Pelé ist kein Menschenrechtsaktivist, kein Kämpfer gegen die soziale Ungerechtigkeit, kein Mann des Volkes, der sich für die Gleichberechtigung der immer noch unterdrückten schwarzen Bevölkerung einsetzt. Es sei denn, eine Großbank bezahlt ihn fürstlich für einen Spot wie bei der Copa America in Chile, als Pelé mal wieder in einer Favela auftaucht. Ein Muhammad Ali, der auch mal seine Karriere riskierte, um sich gegen die weißen Eliten aufzulehnen, das ist Pelé nie gewesen. Als Brasilien seine Mächtigen wegen der ausufernden Kosten zur WM im eigenen Land attackierte, da stand Pelé auf der anderen Seite. Er kritisierte nicht, er kassierte.
Interviews lässt sich Pelé teuer honorieren
Heute nimmt ihn die brasilianische Öffentlichkeit vor allem als einen Gewinner der Großevents WM und Olympia wahr. Interviews lässt sich Pelé teuer honorieren, auf rund 100 Millionen Euro schätzen Experten seine Werbeeinnahmen im Vorfeld von WM 2014 und Olympia. Das trübte seinen Blick für die wahren Probleme des Landes, das in eine handfeste politische und wirtschaftliche Krise geschlittert ist. Pelé enthält sich in diesen schwierigen Momenten stets einer klaren Meinung.

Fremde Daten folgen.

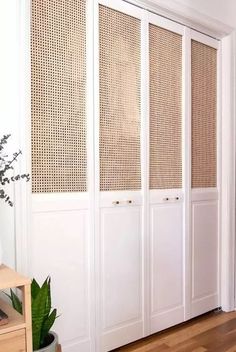 an empty room with white walls and wooden flooring is decorated with woven screens for privacy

Auch deshalb lieben ihn die Menschen unter dem Zuckerhut nicht so uneingeschränkt wie den verunglückten Formel-1-Weltmeister Ayrton Senna oder Spielmacher-Legende Socrates, der zwar nie Weltmeister wurde, aber auf dem Spielfeld seine Abneigung gegenüber der Militärdiktatur zeigte, ehe er seiner Alkoholsucht zum Opfer fiel. Pelé war und ist bis heute dagegen nahezu perfekt. Er liefert seine Show wie ein Entertainer ab, wenn Luxusuhren-Hersteller an der Copacabana ins Vip-Zelt einladen. In seiner eigenen Welt.